INFORMATION SUPPLIED:
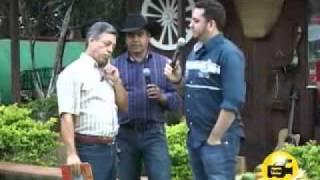 Quem Chorou foi Eu c/ Roni e Marcelo no Prog.S.M. Domingo 24/abril/2011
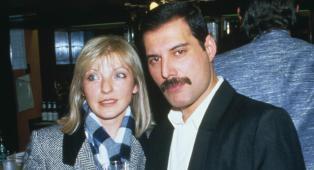 Queen, come iniziò e finì la relazione tra Freddie Mercury e Mary Austin? Non come raccontato in Bohemian Rhapsody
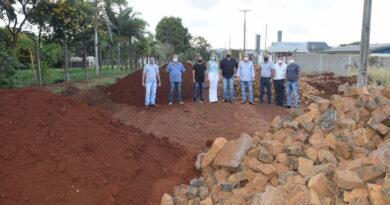 Ivaiporã vai pavimentar 140 quadras com pedra irregular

INSTRUCTIONS FOR THE TASK: Without the pictures, retype exactly the lines from the one that holds "Queen, come iniziò" to the last line of the data above, both of them included.

SOLUTION FOR THIS PROBLEM:
 Queen, come iniziò e finì la relazione tra Freddie Mercury e Mary Austin? Non come raccontato in Bohemian Rhapsody
 Ivaiporã vai pavimentar 140 quadras com pedra irregular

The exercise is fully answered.